The system worked so well and the aristocracy was so pleased, they got the church involved. A marvelous theology developed (marvelously useful to the landowners): work hard in this life (which is but a blink in the eye of eternity), serve your lord (who represented the Lord), and you will have paradise for all eternity—and that's a long, long, time Mr. and Mrs. Serf. Rebel against the lord (Lord), and you will spend all eternity (which is a long, etc.) in hell. Be true to your spouse (not being true to your spouse would take valuable time away from essential serf stuff), work hard, and eternal paradise will be yours.

What is a family?
They're just people
who make you feel less alone
and really loved.
MARY TYLER MOORE
Today, of course, the idea that two people are the minimum to make one economic unit is no longer true.

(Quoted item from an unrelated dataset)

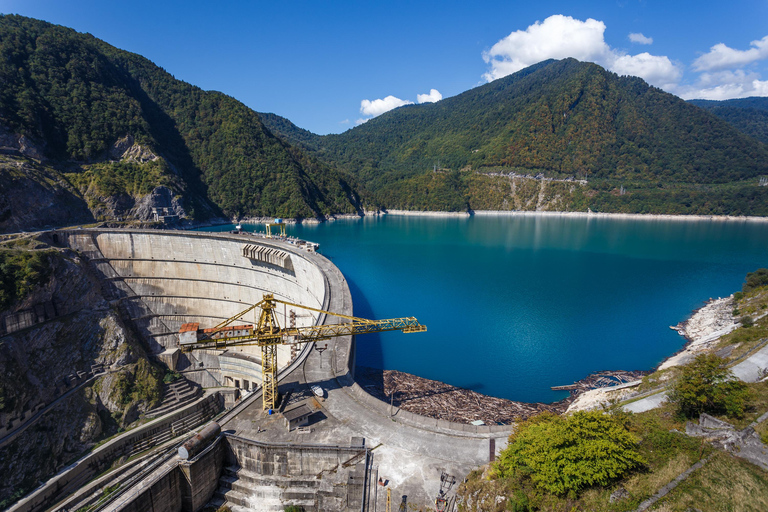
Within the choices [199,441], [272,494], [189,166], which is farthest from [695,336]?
[189,166]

With labor-saving devices, reduced work hours, and prepackaged everything, one person can make a living and raise a child perfectly well. So can twenty.
So what are these "family values" we want to maintain?
In a 1989 Newsweek survey, only 22% of the respondents believed that family was directly tied to blood lines, marriage, children, and adoption. More than 74% said a family is any group whose members love and care for one another. It's too bad former Vice-President Quayle didn't read this poll before he accused Murphy Brown of destroying traditional family values by having a child without the formality of marriage.
As Diane English said when accepting her Emmy for creating Murphy Brown,

To all you mothers out there who are raising your children alone either by choice or necessity, don't let anyone tell you you're not a family.

America's "traditional family values" are love, support, tolerance, caring, nurturing, and—if you don't mind my adding my favorite—a sense of humor.
Isn't that what the situation comedy is all about? We find ourselves in a situation (life) and are faced with the fundamental question: do we laugh or do we cry? The choice is up to us—choice being a traditional American value, too.